Il est ainsi intéressant, de retrouver chez A.Renaut, la
trace du point d'insertion de la problématique foucaldienne,
sous la forme d'une sorte d'inquiétude :
"un concept inapplicable au particulier (en termes kantiens,
un concept non "schématisable") demeure irreprésentable,
et il reste vide ou incompréhensible. Or, si l'on considère
le concept de sujet de droit, il apparaît bien vite qu'il
expose de ce point de vue à de singulières difficultés.
Ces difficultés surgissent, en effet, dès lors qu'il
s'agit, au plan pratique, d'appliquer la notion de sujet de droit
à certains êtres humains à propos desquels il
est inévitable de se demander, lorsqu'il faut définir
avec précision les droits qui leur reviennent dans telle
ou telle situation concrète, jusqu'à quel point ils
peuvent être effectivement considérés comme
des sujets de droit. (...)
A des titres divers, et avec des difficultés plus ou moins
redoutables, l'embryon, l'enfant, le prisonnier, le malade mental,
le malade en état de coma dépassé, le drogué,
d'autres encore, posent ainsi dans le cadre de l'Etat de droit,
la question de déterminer quel type de sujet de droit ils
constituent (...) Que certes il y ait des réponses juridiques,
dans chacune des législations établies par nos Etats,
ce n'est pas douteux, du moins dans certains cas évoqués
; reste que les juges confrontés par exemple au problème
de la toxicomanie le savent fort bien, la mise en oeuvre de ces
réponses elles-mêmes, quand elles existent, n'est pas
simple – tant il est vrai que la sanction juridique de conduites
où le sujet se trouve dépossédé de sa
subjectivité, donc de sa responsabilité, demeure dans
son principe fort énigmatique. Bref, faute de l'indication
d'un tel critère, c'est bien la pensabilité même
de la notion de sujet de droit qui tendrait à s'estomper,
si tant est qu'un concept inapplicable est bien près d'être
une chimère".
(A.Renaut, "Etat de droit et sujet de droit", Cahiers
de philosophie politique et juridique, 1993, n°24. pp.61 et
66)
Qu'A.Renaut, mettant au jour ce moment problématique de
l'application, souligne à quel point le concept même
de sujet de droit s'en trouve affecté, puis y retrouve la
figure du malade mental, du prisonnier ou du toxicomane, ne peut
manquer de frapper le lecteur de Foucault. Non que leurs approches
soient superposables : la découverte de ce problème
porte Renaut à rechercher (du côté de la Critique
de la faculté de juger) les conditions universelles sous
lesquelles l'universel peut subsumer les cas singuliers –
stratégie qui l'oblige finalement à traiter comme
d'un reliquat la résistance du singulier comme tel, à
la juger "fort énigmatique", s'en remettant ici
à la sagesse soucieuse des magistrats.

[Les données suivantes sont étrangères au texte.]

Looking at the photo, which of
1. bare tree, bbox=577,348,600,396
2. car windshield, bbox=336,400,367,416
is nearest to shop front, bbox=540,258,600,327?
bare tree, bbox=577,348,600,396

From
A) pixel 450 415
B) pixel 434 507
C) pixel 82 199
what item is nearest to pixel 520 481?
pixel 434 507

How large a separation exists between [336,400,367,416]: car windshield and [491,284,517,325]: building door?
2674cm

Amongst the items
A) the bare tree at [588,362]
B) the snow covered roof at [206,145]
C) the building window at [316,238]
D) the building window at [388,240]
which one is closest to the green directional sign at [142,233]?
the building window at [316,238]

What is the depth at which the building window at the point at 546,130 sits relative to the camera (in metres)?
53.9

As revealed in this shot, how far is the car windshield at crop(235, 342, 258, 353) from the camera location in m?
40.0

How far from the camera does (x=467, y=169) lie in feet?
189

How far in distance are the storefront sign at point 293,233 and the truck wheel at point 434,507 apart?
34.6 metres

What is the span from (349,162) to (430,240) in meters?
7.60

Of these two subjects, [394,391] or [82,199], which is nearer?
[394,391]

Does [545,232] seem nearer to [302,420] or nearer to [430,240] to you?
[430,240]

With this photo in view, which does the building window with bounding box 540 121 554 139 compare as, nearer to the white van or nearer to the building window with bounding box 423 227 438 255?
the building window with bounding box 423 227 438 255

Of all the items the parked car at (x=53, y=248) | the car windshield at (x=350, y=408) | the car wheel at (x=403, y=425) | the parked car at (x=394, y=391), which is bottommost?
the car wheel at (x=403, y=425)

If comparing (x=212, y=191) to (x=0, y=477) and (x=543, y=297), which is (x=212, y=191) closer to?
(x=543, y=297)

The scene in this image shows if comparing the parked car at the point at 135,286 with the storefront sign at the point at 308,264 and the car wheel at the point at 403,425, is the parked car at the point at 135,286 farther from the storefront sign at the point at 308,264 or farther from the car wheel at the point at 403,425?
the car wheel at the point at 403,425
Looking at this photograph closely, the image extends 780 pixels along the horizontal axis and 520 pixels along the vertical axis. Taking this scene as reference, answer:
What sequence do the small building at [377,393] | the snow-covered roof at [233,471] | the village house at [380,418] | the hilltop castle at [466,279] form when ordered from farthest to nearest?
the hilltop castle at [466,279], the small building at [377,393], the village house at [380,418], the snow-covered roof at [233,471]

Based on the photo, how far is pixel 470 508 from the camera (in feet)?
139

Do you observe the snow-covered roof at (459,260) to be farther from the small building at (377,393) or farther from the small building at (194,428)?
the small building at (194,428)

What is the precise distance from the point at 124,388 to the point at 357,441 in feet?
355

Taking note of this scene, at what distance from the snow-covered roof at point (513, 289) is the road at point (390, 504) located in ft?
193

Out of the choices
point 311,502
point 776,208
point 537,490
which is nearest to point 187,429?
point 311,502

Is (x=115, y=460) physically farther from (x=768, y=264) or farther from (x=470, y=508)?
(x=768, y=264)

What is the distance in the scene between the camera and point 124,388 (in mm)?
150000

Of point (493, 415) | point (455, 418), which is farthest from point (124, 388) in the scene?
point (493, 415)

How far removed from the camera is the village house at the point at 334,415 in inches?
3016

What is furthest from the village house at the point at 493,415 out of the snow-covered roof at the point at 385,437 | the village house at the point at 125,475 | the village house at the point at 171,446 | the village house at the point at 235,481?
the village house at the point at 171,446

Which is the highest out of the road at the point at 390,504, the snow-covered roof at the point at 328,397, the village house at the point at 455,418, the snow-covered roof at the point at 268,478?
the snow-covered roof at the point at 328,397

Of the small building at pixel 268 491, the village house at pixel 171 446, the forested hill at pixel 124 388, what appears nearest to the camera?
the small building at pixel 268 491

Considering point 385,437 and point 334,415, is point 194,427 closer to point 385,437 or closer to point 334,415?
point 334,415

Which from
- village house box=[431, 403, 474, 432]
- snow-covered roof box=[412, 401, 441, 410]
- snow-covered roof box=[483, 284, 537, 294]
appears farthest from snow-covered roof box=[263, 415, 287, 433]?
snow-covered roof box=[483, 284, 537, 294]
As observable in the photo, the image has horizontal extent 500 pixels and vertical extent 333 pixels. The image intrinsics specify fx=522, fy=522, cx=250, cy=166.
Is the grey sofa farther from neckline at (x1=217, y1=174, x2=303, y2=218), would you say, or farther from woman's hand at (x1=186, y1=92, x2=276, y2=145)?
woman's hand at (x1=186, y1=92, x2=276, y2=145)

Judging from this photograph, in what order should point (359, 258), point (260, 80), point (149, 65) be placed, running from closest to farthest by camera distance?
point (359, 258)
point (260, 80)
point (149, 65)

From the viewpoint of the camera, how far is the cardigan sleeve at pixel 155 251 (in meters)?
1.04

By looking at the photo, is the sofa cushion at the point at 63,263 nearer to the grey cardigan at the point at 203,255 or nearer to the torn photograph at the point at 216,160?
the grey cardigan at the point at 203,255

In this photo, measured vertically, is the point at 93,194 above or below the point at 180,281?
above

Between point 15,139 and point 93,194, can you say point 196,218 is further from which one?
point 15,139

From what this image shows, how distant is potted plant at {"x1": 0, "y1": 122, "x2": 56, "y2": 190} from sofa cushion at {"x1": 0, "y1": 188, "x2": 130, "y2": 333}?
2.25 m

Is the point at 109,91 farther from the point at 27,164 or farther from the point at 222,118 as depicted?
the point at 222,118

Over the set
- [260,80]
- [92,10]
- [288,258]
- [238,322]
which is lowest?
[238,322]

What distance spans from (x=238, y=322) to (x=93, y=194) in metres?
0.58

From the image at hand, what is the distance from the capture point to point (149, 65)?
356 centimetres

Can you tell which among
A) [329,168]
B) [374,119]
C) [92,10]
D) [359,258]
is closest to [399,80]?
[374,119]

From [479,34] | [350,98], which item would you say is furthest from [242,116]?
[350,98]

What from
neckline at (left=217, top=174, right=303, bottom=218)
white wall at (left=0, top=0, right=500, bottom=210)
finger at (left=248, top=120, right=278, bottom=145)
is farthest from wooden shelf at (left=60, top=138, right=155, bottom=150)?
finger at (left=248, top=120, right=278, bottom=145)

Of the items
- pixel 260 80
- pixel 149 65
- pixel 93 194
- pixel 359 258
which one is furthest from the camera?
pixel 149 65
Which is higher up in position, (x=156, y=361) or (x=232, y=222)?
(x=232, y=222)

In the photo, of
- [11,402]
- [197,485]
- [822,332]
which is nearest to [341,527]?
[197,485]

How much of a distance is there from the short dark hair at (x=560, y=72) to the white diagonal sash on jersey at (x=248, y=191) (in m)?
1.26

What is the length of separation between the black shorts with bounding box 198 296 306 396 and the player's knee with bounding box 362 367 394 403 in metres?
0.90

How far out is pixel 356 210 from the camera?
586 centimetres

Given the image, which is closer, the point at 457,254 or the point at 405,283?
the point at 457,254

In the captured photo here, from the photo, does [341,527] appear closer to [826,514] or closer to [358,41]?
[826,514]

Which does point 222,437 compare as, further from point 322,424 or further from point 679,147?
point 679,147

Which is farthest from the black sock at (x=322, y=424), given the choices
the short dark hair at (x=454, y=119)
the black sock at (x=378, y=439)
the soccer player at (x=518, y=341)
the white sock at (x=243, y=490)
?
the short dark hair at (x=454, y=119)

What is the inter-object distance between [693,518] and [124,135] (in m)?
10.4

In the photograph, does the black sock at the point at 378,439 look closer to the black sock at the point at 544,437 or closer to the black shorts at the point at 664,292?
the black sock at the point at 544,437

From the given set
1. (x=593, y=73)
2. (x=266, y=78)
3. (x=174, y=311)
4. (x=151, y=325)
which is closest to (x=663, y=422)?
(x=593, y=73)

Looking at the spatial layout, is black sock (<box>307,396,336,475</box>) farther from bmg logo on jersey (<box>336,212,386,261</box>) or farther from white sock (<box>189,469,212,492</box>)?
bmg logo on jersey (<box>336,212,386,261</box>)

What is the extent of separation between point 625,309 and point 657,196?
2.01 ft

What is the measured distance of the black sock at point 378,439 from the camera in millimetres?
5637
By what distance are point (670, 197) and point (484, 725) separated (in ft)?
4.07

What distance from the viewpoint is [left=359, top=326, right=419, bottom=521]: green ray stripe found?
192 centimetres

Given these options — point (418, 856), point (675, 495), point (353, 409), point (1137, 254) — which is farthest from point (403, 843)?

Foucault, au contraire,
part de ce reliquat (du prisonnier, du drogué, etc), pour
interroger les dispositifs singuliers qui permettent effectivement,
quotidiennement, l'applicabilité de la règle universelle,
mais en entament certes l'universalité.
c) Dernier critère auquel, me semble-t-il, devrait se mesurer
le supposé "réductionnisme" de Foucault
: celui de l'autonomie du droit. Foucault méconnaît-il
le fait que les normes juridiques, par les relations qu'elles entretiennent,
constituent un domaine doté d'une forte indépendance
à l'égard des autres types de phénomènes
historiques et sociaux ? Question qui, dans les termes de Foucault,
pourrait être reformulée ainsi : Foucault dissout-il
la spécificité du légal dans une analyse générale
du normatif, qui insèrerait les règles juridiques
dans toute une série de régulations faisant jouer
d'autres catégorisations (normal/anormal, vrai/faux, etc),
et opérant d'autres distributions (graduelles et inclusives,
plutôt que binaires et exclusives) ?
Ici, encore, il est nécessaire d'aller au-delà d'une
lecture superficielle. A lire vite, à s'arrêter aussi
sur des formules que Foucault peut avoir dans un certain nombre
d'entretiens, on peut avoir l'impression d'une sorte de jeu de vases
communicants – de moins en moins de structuration juridique,
de plus en plus de régulation normative –, jeu où
la normalisation comme "pouvoir sur la vie" se détacherait,
à terme, du type de pouvoir fondé sur la loi. C'est
cette opposition que Deleuze a radicalisée dans un célèbre
article (repris dans Pourparlers, Minuit, 1990), posant une alternative
stricte entre sociétés discplinaires, encore fondées
sur le partage, et sociétés de contrôles fonctionnant
suivant une régulation strictement immanente et graduelle.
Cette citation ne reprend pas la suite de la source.